Sport : Doping-Prozess: Eine Chronik

2. Mai 2000: Vor dem Berliner Landgericht beginnt der Prozess gegen Ewald und Höppner mit einer Überraschung: Die Kammer will jetzt alle Nebenkläger als Zeugen hören. Zuvor war gemutmaßt worden, dass das Gericht nach pauschalen Geständnissen bereits am ersten Tag zum Urteil kommt. Ewald schweigt vor Gericht.

5. Mai: Höppner legt ein Teilgeständnis ab.

9. Mai: Der Ewald-Prozess droht zu platzen: Das Gericht entscheidet auf Antrag der Verteidigung, Ewald erneut auf seine Verhandlungsfähigkeit zu untersuchen.

16. Mai: Das Prozess wird fortgesetzt. Allerdings darf täglich nur etwa zweieinhalb Stunden lang verhandelt werden.

19. Mai: Erstmals haben die Opfer das Wort.

13. Juni: Zwischen Gericht und Nebenklage kommt es zum Streit. Der Vorsitzende Richter Dirk Dickhaus kritisiert, dass Zeuginnen trotz Ladung nicht erschienen sind und rät der Nebenklage, wegen der am 2. Oktober drohenden Verjährung keine weiteren Anträge mehr zu stellen.

27. Juni: Staatsanwalt Klaus-Heinrich Debes fordert für beide Angeklagten zwei Jahre Haft auf Bewährung.

30. Juni: Rechtsanwalt Michael Lehner, der 17 der insgesamt 22 Nebenkläger vertritt, fordert für Ewald drei Jahre Gefängnis und für Höppner zweieinhalb Jahre.

4. Juli: Ewalds Verteidigung verlangt Freispruch. Höppners Verteidigung fordert für den Fall eines Schuldspruchs eine mildere Strafe als im Antrag der Staatsanwaltschaft.

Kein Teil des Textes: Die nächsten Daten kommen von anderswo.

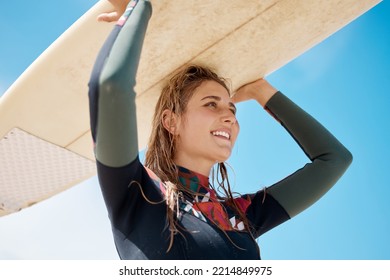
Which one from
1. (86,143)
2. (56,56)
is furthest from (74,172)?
(56,56)

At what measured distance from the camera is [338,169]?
221 cm

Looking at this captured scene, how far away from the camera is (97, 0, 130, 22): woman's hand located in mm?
1829

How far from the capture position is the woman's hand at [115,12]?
6.00 feet

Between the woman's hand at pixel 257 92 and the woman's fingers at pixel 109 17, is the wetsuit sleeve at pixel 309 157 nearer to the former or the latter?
the woman's hand at pixel 257 92

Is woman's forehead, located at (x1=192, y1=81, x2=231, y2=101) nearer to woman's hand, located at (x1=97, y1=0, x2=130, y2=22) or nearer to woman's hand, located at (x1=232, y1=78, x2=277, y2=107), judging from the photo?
woman's hand, located at (x1=232, y1=78, x2=277, y2=107)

18. Juli: Ewald wird zu 22 Monaten Bewährungsstrafe wegen Beihilfe zur Körperverletzung verurteilt. Höppner erhält 18 Monate auf Bewährung.

Prozesse Und Urteile

14. Oktober 1997: Es wird die erste Anklage erhoben, die sich gegen vier früheren Schwimmtrainer des SC Dynamo Berlin richtet.

25. November: Die Berliner Staatsanwaltschaft erhebt Anklage gegen zwei DDR-Sportärzte.

10. März 1998: Beginn des "Doping-Pilotprozesses".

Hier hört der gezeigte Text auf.